Winnipeg Free Press strike enters 2nd week

As the strike at the Winnipeg Free Press enters its second week, management at the paper has made the unusual move of publicizing its latest offer to the union.

As the strike at the Winnipeg Free Press enters its second week, management at the paper has made the unusual move of publicizing its latest offer to the union.

The paper published an outline of its position on the Winnipeg Free Press website Sunday afternoon.

Publisher Bob Cox said that the paper is offering to meet the union's wage demands. There are outstanding issues when it comes to a buyout program for displaced workers when the paper buys new presses, he said.

Cox said he would not normally have published management's position, but he felt compelled to under the circumstances.

"We haven't found the other side very responsive in the last little while," he said.

"We sent them a … revised proposal on Friday and we didn't hear back at all all weekend. So we want talks to continue.
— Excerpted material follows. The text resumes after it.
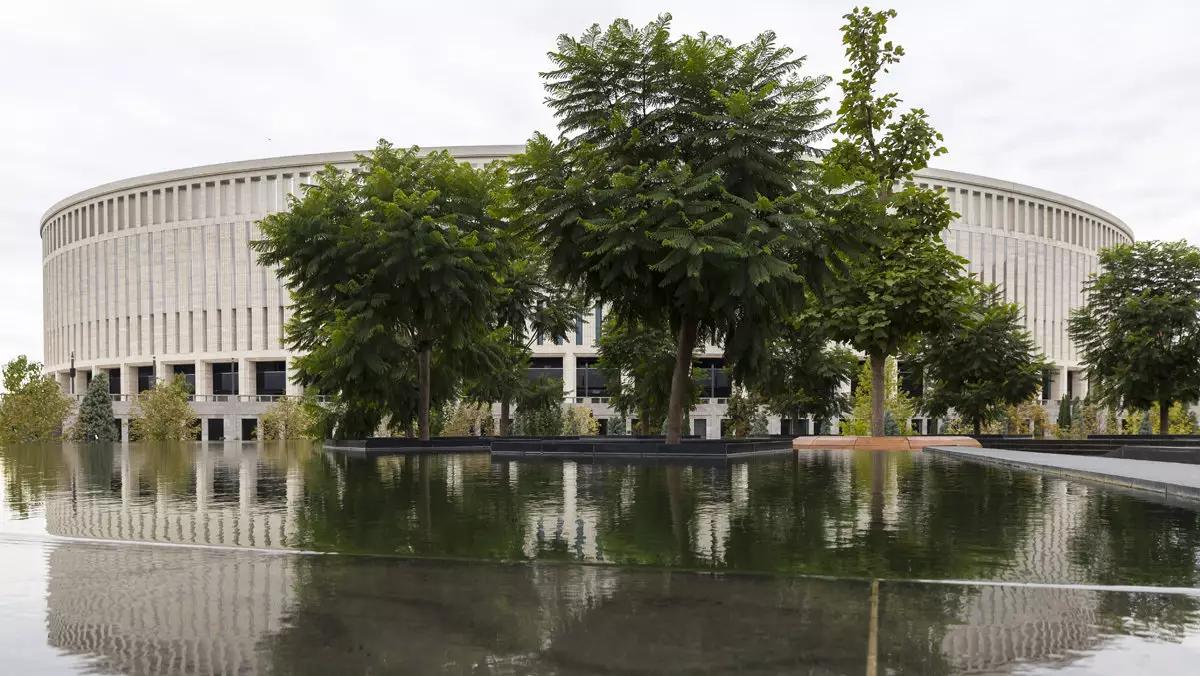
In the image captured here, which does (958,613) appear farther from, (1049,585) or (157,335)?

We want to accomplish something, and that's why I did that."

Still far apart: union

Mary Agnes Welch, spokeswoman for the striking workers, said the union disagrees with management's take on the matter.

"His argument is that we're really very close and fundamentally the strike isn't about much at all, and we totally disagree," she said.
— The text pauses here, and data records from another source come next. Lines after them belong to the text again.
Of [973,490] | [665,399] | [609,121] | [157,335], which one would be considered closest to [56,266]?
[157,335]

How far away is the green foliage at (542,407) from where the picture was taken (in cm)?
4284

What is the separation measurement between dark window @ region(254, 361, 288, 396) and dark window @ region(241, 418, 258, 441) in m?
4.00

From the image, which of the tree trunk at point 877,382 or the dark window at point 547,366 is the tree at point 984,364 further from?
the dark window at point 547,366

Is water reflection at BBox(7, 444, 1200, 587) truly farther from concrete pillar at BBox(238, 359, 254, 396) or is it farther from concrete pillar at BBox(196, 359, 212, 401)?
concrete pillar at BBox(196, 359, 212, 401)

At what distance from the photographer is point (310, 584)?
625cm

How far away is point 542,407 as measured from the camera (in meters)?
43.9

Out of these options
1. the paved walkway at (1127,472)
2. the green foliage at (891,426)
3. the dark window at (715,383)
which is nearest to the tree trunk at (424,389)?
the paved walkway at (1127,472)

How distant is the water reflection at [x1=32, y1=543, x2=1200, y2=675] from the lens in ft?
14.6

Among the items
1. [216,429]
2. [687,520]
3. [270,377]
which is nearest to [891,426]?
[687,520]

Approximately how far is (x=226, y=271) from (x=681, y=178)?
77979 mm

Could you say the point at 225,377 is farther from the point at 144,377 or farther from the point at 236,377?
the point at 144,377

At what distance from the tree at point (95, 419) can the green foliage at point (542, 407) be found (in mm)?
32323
"There's still some deal-breaker concessions that are on the table. We're still far apart in wages, despite what he says."

The union is putting together a formal response to the management statement, Welch said.

About 1,000 members of the Communications, Energy and Paperworkers Union, which represents editorial, advertising, circulation and press staff, as well as newspaper carriers, launched the strike action at noon Oct. 13. The workers have been without a contract since Oct. 1.

Pork-donation controversy

Meanwhile, Winnipeg Harvest, Manitoba's largest food bank, is dealing with a bit of a controversy related to the strike.

On Friday, freepressonstrike.com — the website launched by the striking workers — reported that an unnamed Winnipeg Harvest volunteer had dropped off a half a tonne of "surplus" frozen minced pork for the striking workers.

"Winnipeg Harvest had a surplus and they asked me if I could get rid of it," the worker is quoted as saying.

Only the previous week, Winnipeg Harvest executive director David Northcott had appealed for donations of food and cash, saying their cupboards were bare.

On Monday, Northcott told CBC News that the frozen pork had been produced during a federal sow cull program that reduced the province's hog population by thousands. Winnipeg Harvest distributed the pork to more than a dozen organizations in the city for redistribution to their clients.

One of those organizations gave the meat to the pickets, he said, suggesting it could possibly have been a group that had Free Press carriers as clients in the past.

The meat was in no way surplus, he said.

"I think that's a really bad descriptor," he said.  "It was hard-fought and hard-won pork that's come through the culled sow program, so by no means was that surplus at all."

Northcott said he doesn't regret the meat going to striking workers, but he says that's not where it was intended to go.